Las argumentaciones para esta acción punitiva contra los medios dan vergüenza ajena: si sos periodista, tenés entre 18 y 70 años y hablaste alguna vez con un espía (horror) o un malviviente o un ángel del infierno, formás parte de una asociación ilícita. Y no te creo ni tus errores; fueron acciones malignas y deliberadas. Una vez más: aquí Bob Woodward y Carl Bernstein, que departían con Garganta Profunda durante el Watergate, ya estarían procesados, y Richard Nixon, rehabilitado por las urnas, manejaría el Congreso con una sonrisa de oreja a oreja. Si obtuviste unas escuchas legales, solicitadas por un juez en el contexto de un expediente abierto, y las difundís o glosás porque resultan de interés público, te convertís en un homicida múltiple y merecés una cama cucheta dentro de la celda que Robledo Puch habita en un pabellón del penal de Sierra Chica. Si conseguiste los cuadernos manuscritos de un arrepentido, chequeaste su veracidad, descubriste un plan de sobornos a gran escala y se los entregaste al Poder Judicial, sos un agente de la CIA, conducís un Grupo de Tareas y te espera el peor de los destinos: si es posible, no una simple declaración testimonial sino directamente una indagatoria. El acusado pone al acusador en el banquillo y trata de destrozar su reputación y su libertad. Con el mismo criterio, cualquier escriba militante -tan afectos ellos a industrializar «carpetazos» e informaciones filtradas por burócratas estatales- podría ser considerado en el futuro como un «un agente inorgánico» (Parrilli dixit), o un cómplice, si ha osado comentar ese material. Porque si te apoyaste en la investigación de colegas rigurosos y editorializaste sobre el escándalo, también sos un facilitador mediático del lawfare y, por lo tanto, un operador político. Quieren establecer una nueva y original doctrina periodística para Occidente, creada con trucos cocinados en las usinas de Inteligencia de Caracas y La Habana. La vara es tan pero tan alta que aquí podrían mandar a detener a Sarmiento y sería sospechoso hasta Rodolfo Walsh.

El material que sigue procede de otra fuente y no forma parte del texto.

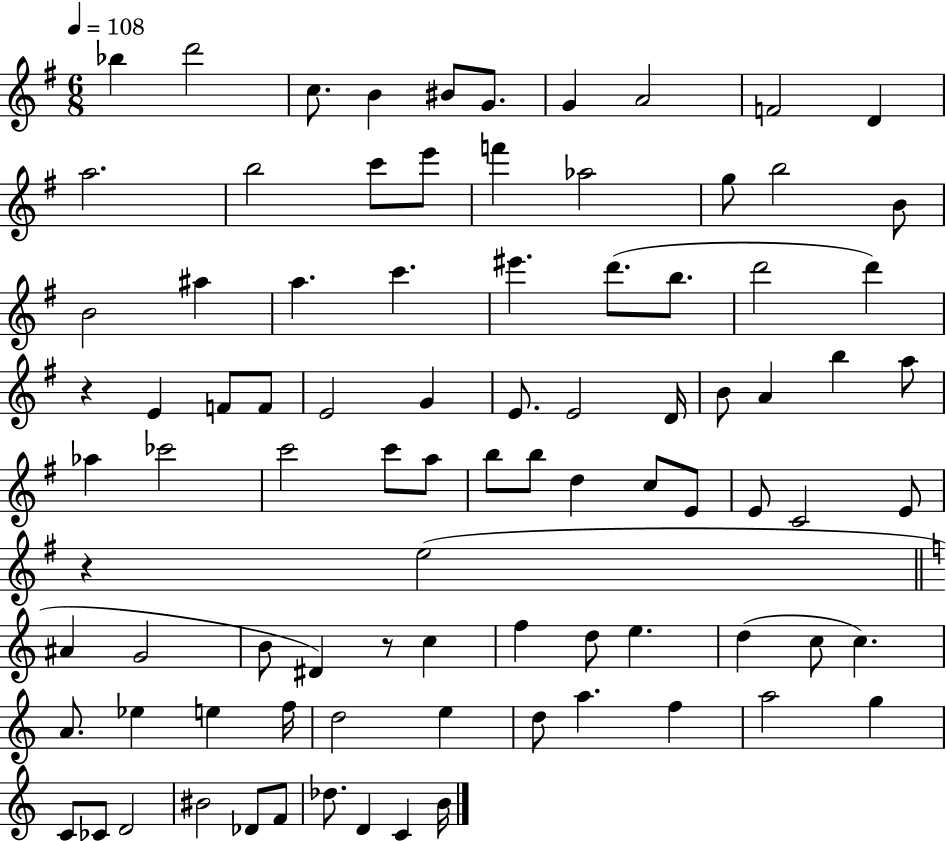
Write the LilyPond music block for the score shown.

{
  \clef treble
  \numericTimeSignature
  \time 6/8
  \key g \major
  \tempo 4 = 108
  bes''4 d'''2 | c''8. b'4 bis'8 g'8. | g'4 a'2 | f'2 d'4 | \break a''2. | b''2 c'''8 e'''8 | f'''4 aes''2 | g''8 b''2 b'8 | \break b'2 ais''4 | a''4. c'''4. | eis'''4. d'''8.( b''8. | d'''2 d'''4) | \break r4 e'4 f'8 f'8 | e'2 g'4 | e'8. e'2 d'16 | b'8 a'4 b''4 a''8 | \break aes''4 ces'''2 | c'''2 c'''8 a''8 | b''8 b''8 d''4 c''8 e'8 | e'8 c'2 e'8 | \break r4 e''2( | \bar "||" \break \key c \major ais'4 g'2 | b'8 dis'4) r8 c''4 | f''4 d''8 e''4. | d''4( c''8 c''4.) | \break a'8. ees''4 e''4 f''16 | d''2 e''4 | d''8 a''4. f''4 | a''2 g''4 | \break c'8 ces'8 d'2 | bis'2 des'8 f'8 | des''8. d'4 c'4 b'16 | \bar "|."
}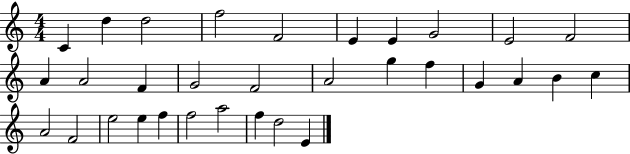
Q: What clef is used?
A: treble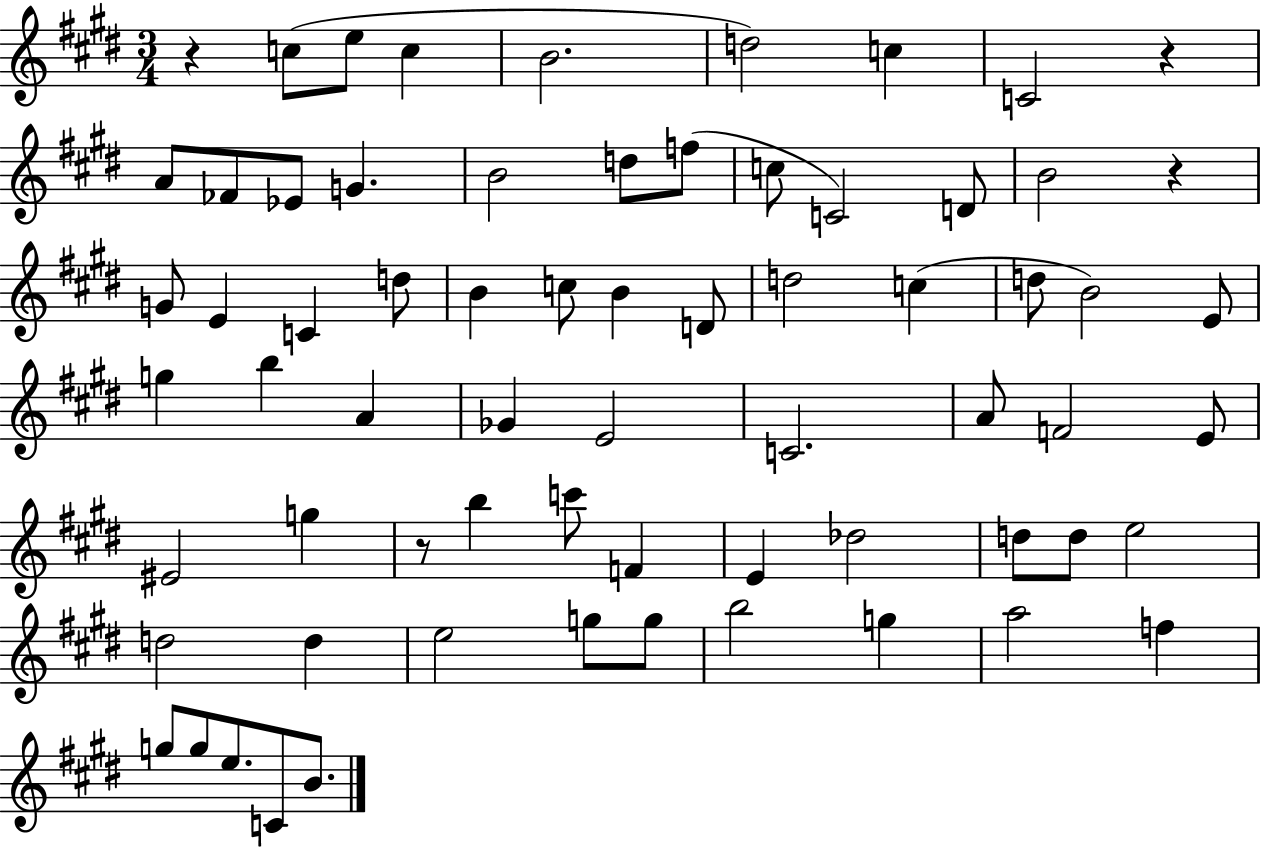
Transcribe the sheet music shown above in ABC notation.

X:1
T:Untitled
M:3/4
L:1/4
K:E
z c/2 e/2 c B2 d2 c C2 z A/2 _F/2 _E/2 G B2 d/2 f/2 c/2 C2 D/2 B2 z G/2 E C d/2 B c/2 B D/2 d2 c d/2 B2 E/2 g b A _G E2 C2 A/2 F2 E/2 ^E2 g z/2 b c'/2 F E _d2 d/2 d/2 e2 d2 d e2 g/2 g/2 b2 g a2 f g/2 g/2 e/2 C/2 B/2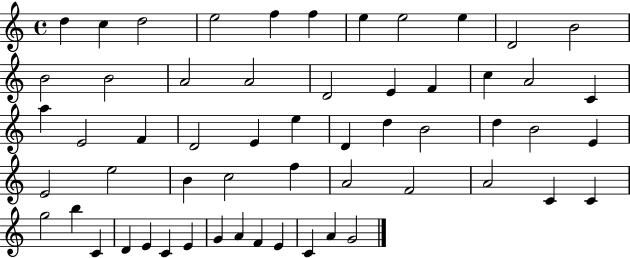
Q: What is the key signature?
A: C major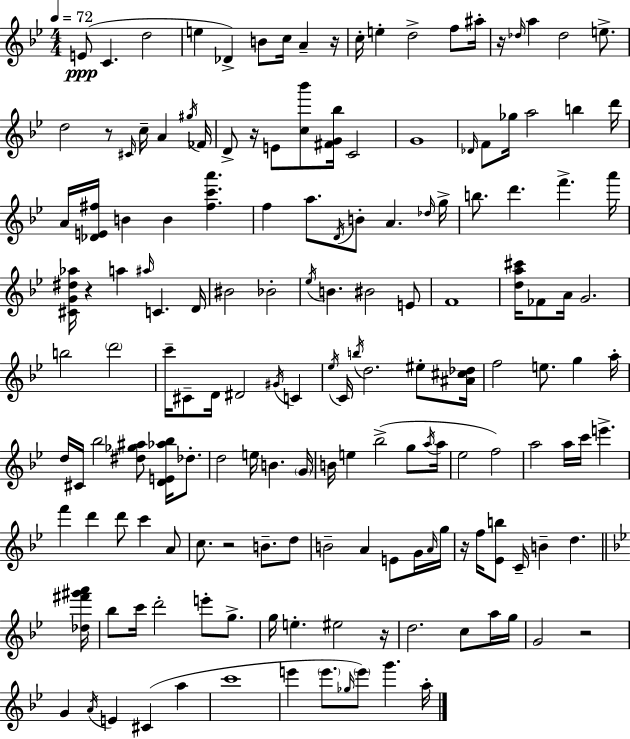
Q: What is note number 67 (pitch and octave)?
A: D#4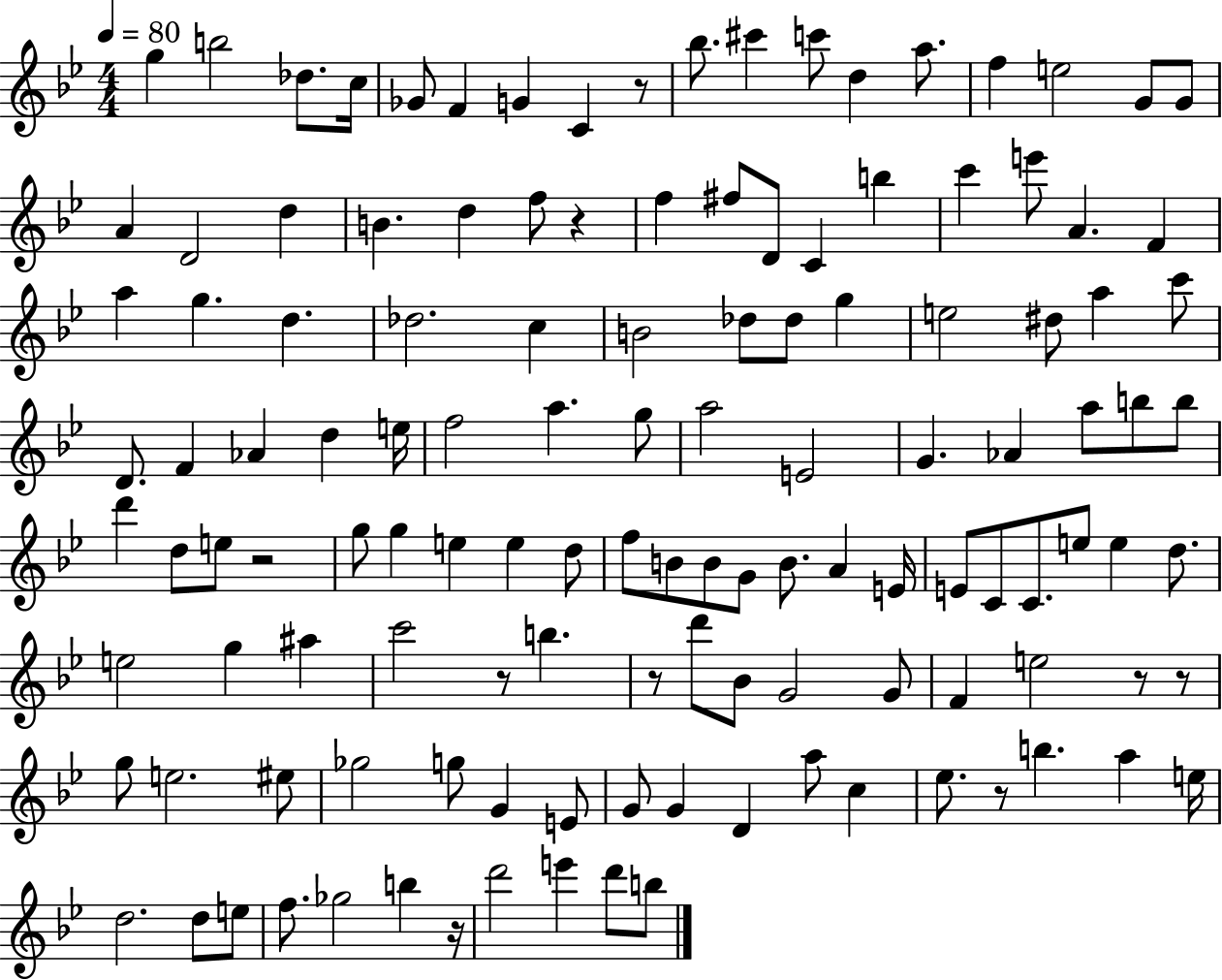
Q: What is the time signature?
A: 4/4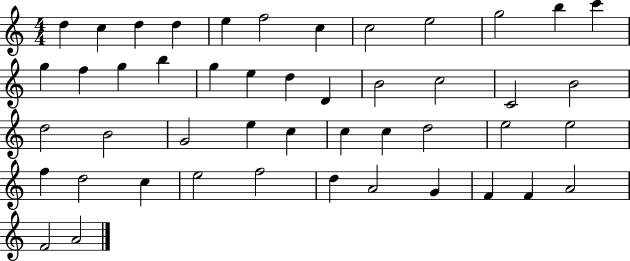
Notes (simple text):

D5/q C5/q D5/q D5/q E5/q F5/h C5/q C5/h E5/h G5/h B5/q C6/q G5/q F5/q G5/q B5/q G5/q E5/q D5/q D4/q B4/h C5/h C4/h B4/h D5/h B4/h G4/h E5/q C5/q C5/q C5/q D5/h E5/h E5/h F5/q D5/h C5/q E5/h F5/h D5/q A4/h G4/q F4/q F4/q A4/h F4/h A4/h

El asunto no resiste la mínima lógica, pero en verdad la tiene: contra la promesa del Presidente de la Nación, el kirchnerismo ha instaurado el Ministerio de la Venganza; apuesta a todo o nada al miedo, y a dejar por sentado para siempre que quien se mete con sus caciques cae en el más oscuro de los abismos. Y pone todas las fichas en una «impunidad de rebaño», consistente en salvar de las incontables pruebas y testimonios no solo a la reina madre sino a toda su corte. Hay que hacerlo rápido, mientras la gente hiberna en la «cuarentena eterna» y en tanto no lleguen los terribles efectos del tifón económico y social más grande de la historia argentina. Porque es cierto: aquí se están salvando vidas. Pero también se están arruinando vidas para siempre. Y entonces nadie sabe a ciencia cierta si el tsunami del desempleo y la miseria no golpeará irreparablemente la sacrosanta imagen de los abnegados estadistas de la hora, y los dejará en la indigencia electoral. En la mishiadura más cruel, las comunidades acostumbran olvidar las coartadas oficiales, por más sensibles y elaboradas que estas sean, y también suelen resucitar el imperativo de sancionar a los corruptos: si vamos a sufrir, que sufran todos, compañeros, y mucho. Esa fuerte demanda popular nunca cejó en nuestro país, y es por eso que una gran parte de la sociedad celebró las denuncias periodísticas y los severos fallos judiciales, y siente la más genuina y negra de las amarguras al ver que quienes le robaron groseramente al pueblo van zafando de su penitencia. El tema no alcanzó para ser decisivo el día de la votación, pero permanecía como un clamor en las multitudes que marcharon por todas las plazas y calles de la república. Los que marchaban formaban una inmensa minoría, pero representaban en esos actos extraordinarios y con esa consigna no solo al 41% de la población, sino a muchísimos más. También a quienes, aun sufragando por el «moderado Alberto» o el «equidistante Lavagna», les repugnaban los descuidistas en masa que el kirchnerismo supo alentar y proteger.

Los periodistas no son héroes ni santos, ni personas infalibles, ni argumentadores siempre lúcidos e irrefutables. Tengo mis serias reservas con muchos de mis colegas. Pero sin ellos, el fascismo se apoderaría de todo.